Genetic variations and carcinogenicity analysis of E6/E7 oncogenes in HPV31 and HPV35 in Taizhou, China

Abstract

Background: The purpose of this study was to investigate the genetic variations in the E6 and E7 oncogenes of HPV31 and HPV35, and to explore their potential role in cervical cancer risk among women in Taizhou, China.

Methods: Cervical exfoliated cells were collected for HPV genotyping, and only patients with a single infection of either HPV31 or HPV35 were selected for this study. The ABI 3730xl sequencer was utilized to sequence the E6 and E7 genes, followed by subsequent sequence alignment, analysis of genetic heterogeneity, and construction of maximum likelihood phylogenetic trees for the sequences of HPV31 and HPV35 using BioEdit and MEGA softwares.

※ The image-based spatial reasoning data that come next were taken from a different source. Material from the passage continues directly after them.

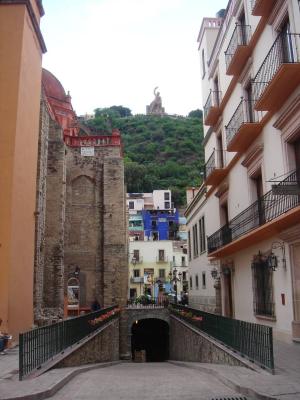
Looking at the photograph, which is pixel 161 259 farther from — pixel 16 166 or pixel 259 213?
pixel 16 166

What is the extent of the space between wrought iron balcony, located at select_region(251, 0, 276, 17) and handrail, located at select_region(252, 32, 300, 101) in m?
1.03

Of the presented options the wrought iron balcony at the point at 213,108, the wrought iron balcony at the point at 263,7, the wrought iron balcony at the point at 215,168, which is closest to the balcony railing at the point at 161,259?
the wrought iron balcony at the point at 215,168

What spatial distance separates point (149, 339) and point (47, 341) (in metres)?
27.1

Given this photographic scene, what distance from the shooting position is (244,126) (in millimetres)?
14180

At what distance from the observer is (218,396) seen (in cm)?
694

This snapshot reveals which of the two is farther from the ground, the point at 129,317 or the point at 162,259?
the point at 162,259

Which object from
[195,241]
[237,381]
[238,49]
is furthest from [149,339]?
[237,381]

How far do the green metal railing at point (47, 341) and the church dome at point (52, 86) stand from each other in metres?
23.7

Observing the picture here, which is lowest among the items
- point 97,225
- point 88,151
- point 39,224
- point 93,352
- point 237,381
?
point 93,352

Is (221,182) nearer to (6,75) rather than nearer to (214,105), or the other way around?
(214,105)

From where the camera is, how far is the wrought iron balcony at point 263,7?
12696 mm

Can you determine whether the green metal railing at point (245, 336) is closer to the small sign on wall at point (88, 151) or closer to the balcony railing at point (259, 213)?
the balcony railing at point (259, 213)

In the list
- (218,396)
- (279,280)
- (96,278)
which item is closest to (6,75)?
(279,280)

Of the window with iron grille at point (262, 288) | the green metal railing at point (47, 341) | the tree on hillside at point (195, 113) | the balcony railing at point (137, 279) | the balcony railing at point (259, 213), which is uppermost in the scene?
the tree on hillside at point (195, 113)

Results: From 2013 to 2023, 148 HPV31 E6/E7 gene sequences and 121 HPV35 E6/E7 gene sequences were successfully obtained. We identified 16 distinct HPV31 E6/E7 variants and 5 distinct HPV35 E6/E7 variants, which have been deposited in GenBank under accession numbers OR540563-OR540578 and OR540579-OR540583, respectively. Phylogenetic analysis revealed that most of the HPV31 variants belonged to sublineage A2 (57.4%), followed by sublineages C2 (26.4%), C3 (14.2%) and B1 (2.0%). The proportion of CIN2 + patients in sublineage A2 was greater than that in other HPV31 sublineages, but the difference was not statistically significant (69.2% vs. 30.8%, P > 0.05). The most common variant in A2 was 31CNTZ07, which has a greater risk of CIN2 + than other A2 variants (OR = 3.5, 95% CI = 1.31 to 9.36; P < 0.05). In addition, all the HPV35 variants belonged to lineage A, of which 99.2% belonged to sublineage A1. 35CNTZ01 and 35CNTZ03 were the two most common HPV35 variants in our population, but no significant difference in their carcinogenic ability was observed (P < 0.05).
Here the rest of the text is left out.